ALORS QU'il incombe au défendeur à l'action de présenter dès l'instance initiale l'ensemble des moyens de nature à faire échec à la demande ; qu'en l'espèce, l'exposante faisait valoir (v. ses concl., pp. 4 et 5) que, lors de l'instance ayant donné lieu au jugement ayant condamné la coopérative saisie à payer les sommes de 82 322 euros et de 40 000 euros, cette dernière n'avait pas fait valoir la compensation entre cette dette et la créance qu'elle détenait en retour, de telle sorte que l'autorité de la chose jugée faisait obstacle à ce qu'elle invoque la compensation dans une seconde instance relative à l'exécution, une telle demande revenant à modifier les effets et la portée du jugement de condamnation ; qu'en retenant que l'autorité de la chose jugée attachée à ce jugement ne faisait pas obstacle à l'exception de compensation soulevée pour la première fois devant le juge de l'exécution et que l'irrecevabilité n'était pas davantage encourue au titre du principe de concentration des moyens, au prétexte qu'en l'absence d'une décision ayant déjà statué sur la compensation judiciaire le juge de l'exécution était compétent pour se prononcer sur l'exception de compensation, quand elle constatait que la coopérative saisie n'avait pas opposé le moyen tiré de la compensation dans le cadre de l'instance initiale, la cour d'appel a violé l'article 1355 du code civil.
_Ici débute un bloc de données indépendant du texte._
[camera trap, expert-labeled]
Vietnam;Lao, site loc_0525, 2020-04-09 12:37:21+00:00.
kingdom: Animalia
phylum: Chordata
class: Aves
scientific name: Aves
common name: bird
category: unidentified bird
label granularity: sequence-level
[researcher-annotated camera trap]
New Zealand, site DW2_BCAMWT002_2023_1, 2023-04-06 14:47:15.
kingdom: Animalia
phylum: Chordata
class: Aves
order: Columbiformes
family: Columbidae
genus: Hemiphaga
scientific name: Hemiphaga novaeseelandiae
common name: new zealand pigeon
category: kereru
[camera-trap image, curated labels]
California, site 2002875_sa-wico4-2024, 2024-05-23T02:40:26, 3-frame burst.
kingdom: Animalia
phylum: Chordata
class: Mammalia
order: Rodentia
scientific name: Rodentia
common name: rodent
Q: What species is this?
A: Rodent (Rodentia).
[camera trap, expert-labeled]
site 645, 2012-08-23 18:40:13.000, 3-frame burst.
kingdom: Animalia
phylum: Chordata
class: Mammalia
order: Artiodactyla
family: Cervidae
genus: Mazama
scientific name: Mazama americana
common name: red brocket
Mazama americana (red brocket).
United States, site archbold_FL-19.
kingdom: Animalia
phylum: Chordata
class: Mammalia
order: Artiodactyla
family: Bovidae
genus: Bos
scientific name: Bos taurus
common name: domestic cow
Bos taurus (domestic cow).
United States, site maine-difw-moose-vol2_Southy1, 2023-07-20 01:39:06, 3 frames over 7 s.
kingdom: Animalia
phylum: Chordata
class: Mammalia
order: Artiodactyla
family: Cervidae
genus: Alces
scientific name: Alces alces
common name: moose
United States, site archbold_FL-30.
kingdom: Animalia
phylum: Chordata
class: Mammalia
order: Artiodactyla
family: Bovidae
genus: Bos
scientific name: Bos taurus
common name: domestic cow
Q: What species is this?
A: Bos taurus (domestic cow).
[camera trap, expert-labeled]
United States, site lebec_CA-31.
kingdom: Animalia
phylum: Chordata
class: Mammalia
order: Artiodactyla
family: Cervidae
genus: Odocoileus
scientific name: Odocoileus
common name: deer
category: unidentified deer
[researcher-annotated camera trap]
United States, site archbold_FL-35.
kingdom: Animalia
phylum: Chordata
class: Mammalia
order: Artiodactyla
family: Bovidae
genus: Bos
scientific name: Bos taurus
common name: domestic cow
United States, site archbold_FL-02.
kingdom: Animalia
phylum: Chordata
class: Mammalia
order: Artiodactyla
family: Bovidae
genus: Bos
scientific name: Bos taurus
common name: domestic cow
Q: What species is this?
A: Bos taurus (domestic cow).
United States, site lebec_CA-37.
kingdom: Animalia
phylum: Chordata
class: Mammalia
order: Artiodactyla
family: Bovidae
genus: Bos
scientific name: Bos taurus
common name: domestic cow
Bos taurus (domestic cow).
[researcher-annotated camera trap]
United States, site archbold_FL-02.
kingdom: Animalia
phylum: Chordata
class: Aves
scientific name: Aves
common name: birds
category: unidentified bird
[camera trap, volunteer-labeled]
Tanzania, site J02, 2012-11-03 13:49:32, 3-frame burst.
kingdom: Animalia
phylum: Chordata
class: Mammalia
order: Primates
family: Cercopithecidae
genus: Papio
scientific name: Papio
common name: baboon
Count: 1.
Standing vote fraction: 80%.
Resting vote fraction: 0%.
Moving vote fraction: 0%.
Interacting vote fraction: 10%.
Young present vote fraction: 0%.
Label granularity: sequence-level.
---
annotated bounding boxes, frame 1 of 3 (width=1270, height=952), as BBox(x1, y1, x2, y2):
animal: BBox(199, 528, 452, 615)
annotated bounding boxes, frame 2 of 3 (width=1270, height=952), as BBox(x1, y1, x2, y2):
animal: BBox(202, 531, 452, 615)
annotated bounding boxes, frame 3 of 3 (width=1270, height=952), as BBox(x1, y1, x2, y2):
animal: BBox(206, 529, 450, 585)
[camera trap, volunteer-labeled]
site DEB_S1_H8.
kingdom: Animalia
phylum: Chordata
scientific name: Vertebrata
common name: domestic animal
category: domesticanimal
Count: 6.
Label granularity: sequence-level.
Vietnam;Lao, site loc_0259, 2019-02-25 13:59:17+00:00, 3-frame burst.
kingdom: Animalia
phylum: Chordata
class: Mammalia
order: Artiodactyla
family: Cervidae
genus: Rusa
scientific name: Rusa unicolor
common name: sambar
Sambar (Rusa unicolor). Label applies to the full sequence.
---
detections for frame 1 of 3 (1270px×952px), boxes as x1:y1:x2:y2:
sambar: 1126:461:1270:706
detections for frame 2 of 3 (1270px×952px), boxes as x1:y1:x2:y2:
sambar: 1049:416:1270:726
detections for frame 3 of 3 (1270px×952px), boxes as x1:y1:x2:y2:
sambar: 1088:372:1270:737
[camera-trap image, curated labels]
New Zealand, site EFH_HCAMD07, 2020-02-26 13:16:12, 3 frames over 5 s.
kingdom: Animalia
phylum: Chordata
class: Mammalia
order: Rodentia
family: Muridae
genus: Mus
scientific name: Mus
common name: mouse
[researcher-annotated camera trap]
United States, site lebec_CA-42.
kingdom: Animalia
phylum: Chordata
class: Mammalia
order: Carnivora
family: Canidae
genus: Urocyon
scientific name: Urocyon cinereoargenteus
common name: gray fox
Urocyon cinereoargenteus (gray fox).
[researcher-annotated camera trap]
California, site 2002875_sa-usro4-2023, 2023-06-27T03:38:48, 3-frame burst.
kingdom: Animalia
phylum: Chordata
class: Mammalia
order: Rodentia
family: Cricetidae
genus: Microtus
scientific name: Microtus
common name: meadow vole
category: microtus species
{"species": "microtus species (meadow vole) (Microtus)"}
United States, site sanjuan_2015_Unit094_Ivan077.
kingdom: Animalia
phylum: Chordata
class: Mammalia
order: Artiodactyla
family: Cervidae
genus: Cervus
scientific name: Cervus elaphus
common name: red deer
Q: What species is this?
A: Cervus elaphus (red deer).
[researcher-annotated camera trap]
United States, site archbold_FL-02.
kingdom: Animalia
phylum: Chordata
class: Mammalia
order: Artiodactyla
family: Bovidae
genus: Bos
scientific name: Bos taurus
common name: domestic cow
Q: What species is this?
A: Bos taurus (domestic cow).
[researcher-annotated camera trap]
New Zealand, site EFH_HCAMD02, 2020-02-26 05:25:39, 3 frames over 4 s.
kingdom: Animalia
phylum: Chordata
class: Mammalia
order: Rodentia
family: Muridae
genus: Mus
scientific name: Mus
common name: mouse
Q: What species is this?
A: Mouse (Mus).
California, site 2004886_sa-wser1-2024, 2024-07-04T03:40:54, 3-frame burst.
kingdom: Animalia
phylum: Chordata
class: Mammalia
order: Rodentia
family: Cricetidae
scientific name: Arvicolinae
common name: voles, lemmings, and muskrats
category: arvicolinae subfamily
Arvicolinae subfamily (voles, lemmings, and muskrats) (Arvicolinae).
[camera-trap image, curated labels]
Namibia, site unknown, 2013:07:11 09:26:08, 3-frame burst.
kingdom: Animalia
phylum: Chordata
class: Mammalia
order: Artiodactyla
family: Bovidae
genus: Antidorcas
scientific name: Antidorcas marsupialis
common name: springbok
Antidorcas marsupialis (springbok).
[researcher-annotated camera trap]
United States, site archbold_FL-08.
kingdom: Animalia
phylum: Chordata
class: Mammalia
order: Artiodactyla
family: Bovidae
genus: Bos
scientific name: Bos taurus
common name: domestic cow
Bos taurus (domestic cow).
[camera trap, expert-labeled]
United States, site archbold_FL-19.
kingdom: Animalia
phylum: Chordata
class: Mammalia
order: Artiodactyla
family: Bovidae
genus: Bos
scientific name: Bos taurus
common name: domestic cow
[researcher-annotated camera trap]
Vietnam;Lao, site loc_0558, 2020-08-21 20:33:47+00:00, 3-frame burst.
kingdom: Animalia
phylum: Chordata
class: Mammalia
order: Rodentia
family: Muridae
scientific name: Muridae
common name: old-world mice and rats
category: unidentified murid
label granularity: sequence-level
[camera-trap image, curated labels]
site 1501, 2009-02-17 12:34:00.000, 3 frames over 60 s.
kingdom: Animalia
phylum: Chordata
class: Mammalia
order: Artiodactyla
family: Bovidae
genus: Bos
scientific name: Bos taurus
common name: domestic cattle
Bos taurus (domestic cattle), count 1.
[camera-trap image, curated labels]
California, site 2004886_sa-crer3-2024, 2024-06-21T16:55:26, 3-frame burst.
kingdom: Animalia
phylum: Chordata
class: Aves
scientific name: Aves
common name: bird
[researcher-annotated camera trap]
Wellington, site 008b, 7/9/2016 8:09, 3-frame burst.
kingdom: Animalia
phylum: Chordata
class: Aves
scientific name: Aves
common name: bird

TROISIEME MOYEN DE CASSATION

Le moyen reproche à l'arrêt attaqué d'avoir confirmé le jugement en ce qu'il avait constaté la connexité des créances en cause et d'avoir autorisé l'application du principe de compensation entre la dette de la partie saisie (la coopérative agricole Interval) pour un montant de 128 843,29 euros et la créance connexe déclarée au passif de la procédure de redressement judiciaire de la partie saisissante (l'Earl Tourneret, représentée par la Selarl AJRS, l'exposante, commissaire à l'exécution de son plan) pour un montant admis de 249 901,50 euros ;

ALORS QUE, pour être connexes, les créances doivent dériver d'un même contrat ou d'un ensemble contractuel unique servant de cadre général aux relations entre les parties ; qu'il ressort des constatations de l'arrêt attaqué que la créance de la coopérative agricole Interval provenait de la livraison de semences, intrants et engrais tandis que celle de l'Earl Tourneret résultait du jugement du 5 mars 2019 et constituait donc, ainsi que le faisait valoir l'exposante, une créance indemnitaire née d'une action en nullité de la période suspecte et non pas une créance contractuelle, nonobstant la circonstance que cette créance indemnitaire avait pour origine l'annulation d'un warrant agricole et d'une cession de créance, qui ne pouvait suffire à caractériser la connexité exigée par la loi ; qu'en retenant néanmoins que la créance issue du jugement de condamnation était tout aussi indissociable de la relation d'affaire des deux parties que celle détenue par la coopérative agricole Interval pour la seule raison qu'elle résultait de l'annulation d'un warrant agricole et d'une cession de créance, la cour d'appel a privé sa décision de base légale au regard de l'article L 622-7 du code de commerce.